June 20, 2013

June 20, 2013:
Supreme Court holds that an arbitration agreement that waives class arbitration is enforceable under the FAA even when the cost of proving an individual claim far exceeds the potential recovery.  Am. Express Co. v. Italian Colors Rest.570 U.S. 228 (2013).

Italian Colors Restaurant and other merchants entered into agreements with American Express that allowed them to accept American Express charge cards from their customers.  The agreements contained an arbitration provision that waived class arbitration.  Alleging that American Express used its monopoly power for charge cards to impose rates 30% higher than rates for competing credit cards, the merchants filed a class action suit in federal court for violation of section one of the Sherman Act.  The merchants opposed American Express' motion to compel individual arbitration on the ground that arbitration of the Sherman Act claims individually would be cost prohibitive.  They filed a declaration of an economist stating that the cost of an expert analysis sufficient to prove the antitrust claim would be between several hundred thousand dollars and a million dollars, while each merchant stood to recover only $12,850 in damages, or $38,549 trebled.  The district court compelled arbitration, but the Second Circuit reversed, reasoning, as the merchants contended, that the waiver of class arbitration was unenforceable because the cost of proving each antitrust claim individually was prohibitive.  The Supreme Court reversed, holding that the class action waiver in the arbitration provision was enforceable.  

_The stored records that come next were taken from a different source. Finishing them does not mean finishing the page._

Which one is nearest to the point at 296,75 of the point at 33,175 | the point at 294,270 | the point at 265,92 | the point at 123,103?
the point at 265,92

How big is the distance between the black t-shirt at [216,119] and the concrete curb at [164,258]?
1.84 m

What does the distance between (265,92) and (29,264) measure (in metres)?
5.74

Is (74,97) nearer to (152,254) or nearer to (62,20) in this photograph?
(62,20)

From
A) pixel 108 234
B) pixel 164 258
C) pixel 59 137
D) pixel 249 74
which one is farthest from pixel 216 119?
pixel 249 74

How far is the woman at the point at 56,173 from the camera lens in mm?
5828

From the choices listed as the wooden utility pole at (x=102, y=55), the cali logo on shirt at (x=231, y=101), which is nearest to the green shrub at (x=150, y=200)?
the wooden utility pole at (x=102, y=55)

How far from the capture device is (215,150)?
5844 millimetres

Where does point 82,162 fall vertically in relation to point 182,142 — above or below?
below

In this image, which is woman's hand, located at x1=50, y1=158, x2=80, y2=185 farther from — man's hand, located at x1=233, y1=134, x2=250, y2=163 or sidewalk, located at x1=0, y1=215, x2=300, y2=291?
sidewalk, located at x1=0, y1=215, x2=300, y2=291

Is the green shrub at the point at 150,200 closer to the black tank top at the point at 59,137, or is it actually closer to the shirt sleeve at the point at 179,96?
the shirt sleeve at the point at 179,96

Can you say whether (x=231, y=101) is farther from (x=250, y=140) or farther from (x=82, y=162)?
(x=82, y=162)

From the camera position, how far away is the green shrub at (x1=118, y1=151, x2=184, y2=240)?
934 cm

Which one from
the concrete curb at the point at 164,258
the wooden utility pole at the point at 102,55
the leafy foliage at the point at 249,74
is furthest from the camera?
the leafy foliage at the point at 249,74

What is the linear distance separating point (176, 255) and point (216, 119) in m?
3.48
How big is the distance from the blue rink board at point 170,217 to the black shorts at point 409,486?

Justice Scalia authored the majority opinion, which was joined by four other justices.  He first noted that under the FAA, arbitration agreements must be enforced absent a "contrary congressional command" and determined that the antitrust laws contained no such contrary command.  Justice Scalia then turned to Mitsubishi Motors Corp. v. Soler Chrysler-Plymouth, Inc.473 U.S. 614 (1985), which held that an arbitration agreement that prospectively waived a party's right to pursue a statutory remedy could be invalidated on public policy grounds (the "effective vindication" exception).  Justice Scalia said that the exception would apply if an arbitration provision forbade the assertion of a statutory right.  Also, the exception might apply if an arbitration provision imposed filing or administrative fees that rendered arbitration impracticable.  "But the fact that it is not worth the expense involved in proving a statutory remedy does not constitute the elimination of the right to pursue that remedy."  570 U.S. at 236 (emphasis in original).  Class action legal relief was not available until 1938 (forty-eight years after passage of the Sherman Act in 1890), when the Supreme Court adopted the Federal Rules of Civil Procedure.  "[T]he individual suit that was considered adequate to assure 'effective vindication' of a federal right before adoption of class-action procedures did not suddenly become 'ineffective vindication' upon their adoption."  Id. at 236-37. 

Italian Colors continues a trend.  In the past three years, the Supreme Court has handed down eight decisions concerning arbitration.  Each of these decisions has favored arbitration.  The Court has consistently affirmed the validity of arbitration agreements and the effectiveness of class action waivers in such agreements.  It has rejected attempts by state courts to invalidate arbitration agreements based on public policy grounds.  And it has affirmed the authority of arbitrators to decide matters such as their own jurisdiction.